Start of Page text

By walking a 2 inch thick cable 1,500 feet across the Grand Canyon, Nik Wallenda not only set a new world record, but also gave the world insight into reaching what he called the “peace that surpasses all understanding”.
While performing his feat, Nik Wallenda wore a microphone: viewers could hear his every word as walked the wire. Some of his words were a dialogue with his father, who offered professional feedback and encouragement. The rest were the verbalization of his thoughts.
My mind is always on the lookout for patterns, and as he crossed the Grand Canyon Nik’s words began to fall into a pattern. Every statement he said fell into one of 6 areas.
How do you cross the Grand Canyon on a tightrope? One step at a time – just put one foot in front of the other until you get to the other side.
Until difficulties arise. As Nik approached the one-quarter mark, the winds picked up worse than he expected. Obviously, at this point, there was no way out. He had to accept it and keep putting one foot in front of the other.

End of Page text

*Problems and tasks*:
[1] In the text about Nik Wallenda's Grand Canyon walk, quote the stretch from "Until difficulties arise." through "of the other.".
[2] List every number that the text about Nik Wallenda's Grand Canyon walk writes in digits.
[3] Using the text about Nik Wallenda's Grand Canyon walk, say whether each statement agrees with it, answering yes or no and quoting the words that decide it.
(a) The cable Wallenda walked was 2 inches thick.
(b) Wallenda's father spoke with him during the walk.
(c) Near the one-quarter mark, the winds were milder than Wallenda expected.
Nothing in the records is needed for this work.

Start of Items

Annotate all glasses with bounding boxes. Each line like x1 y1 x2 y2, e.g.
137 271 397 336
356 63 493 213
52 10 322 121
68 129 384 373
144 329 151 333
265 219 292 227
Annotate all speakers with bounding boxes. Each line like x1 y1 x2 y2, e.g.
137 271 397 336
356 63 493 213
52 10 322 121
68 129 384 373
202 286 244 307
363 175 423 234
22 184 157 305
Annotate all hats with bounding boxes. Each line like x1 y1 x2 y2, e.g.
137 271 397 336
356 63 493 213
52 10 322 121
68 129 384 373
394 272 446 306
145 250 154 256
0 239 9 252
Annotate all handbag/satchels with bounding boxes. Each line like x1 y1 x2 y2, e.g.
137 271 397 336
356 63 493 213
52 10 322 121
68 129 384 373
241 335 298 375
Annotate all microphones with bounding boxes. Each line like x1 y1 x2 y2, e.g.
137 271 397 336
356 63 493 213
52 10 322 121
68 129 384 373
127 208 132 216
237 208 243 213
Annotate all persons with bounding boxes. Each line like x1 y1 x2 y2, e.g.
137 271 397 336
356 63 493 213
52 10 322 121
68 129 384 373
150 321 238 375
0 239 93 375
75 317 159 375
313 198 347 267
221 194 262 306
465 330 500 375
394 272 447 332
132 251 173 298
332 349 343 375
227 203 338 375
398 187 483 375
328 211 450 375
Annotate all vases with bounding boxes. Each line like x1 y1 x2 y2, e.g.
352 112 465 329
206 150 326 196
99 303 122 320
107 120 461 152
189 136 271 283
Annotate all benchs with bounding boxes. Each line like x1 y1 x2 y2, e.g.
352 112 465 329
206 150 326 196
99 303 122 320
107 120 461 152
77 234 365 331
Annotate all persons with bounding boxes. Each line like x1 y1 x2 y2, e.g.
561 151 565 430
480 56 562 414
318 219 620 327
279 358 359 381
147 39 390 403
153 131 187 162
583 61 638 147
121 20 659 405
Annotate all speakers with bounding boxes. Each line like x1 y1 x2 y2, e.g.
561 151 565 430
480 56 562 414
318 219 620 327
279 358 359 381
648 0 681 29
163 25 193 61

End of Items

*Solutions to the tasks*:
[1]
Until difficulties arise. As Nik approached the one-quarter mark, the winds picked up worse than he expected. Obviously, at this point, there was no way out. He had to accept it and keep putting one foot in front of the other.

[2]
2
1,500
6

[3]
(a) Yes: "By walking a 2 inch thick cable 1,500 feet across the Grand Canyon"
(b) Yes: "Some of his words were a dialogue with his father, who offered professional feedback and encouragement."
(c) No: "As Nik approached the one-quarter mark, the winds picked up worse than he expected."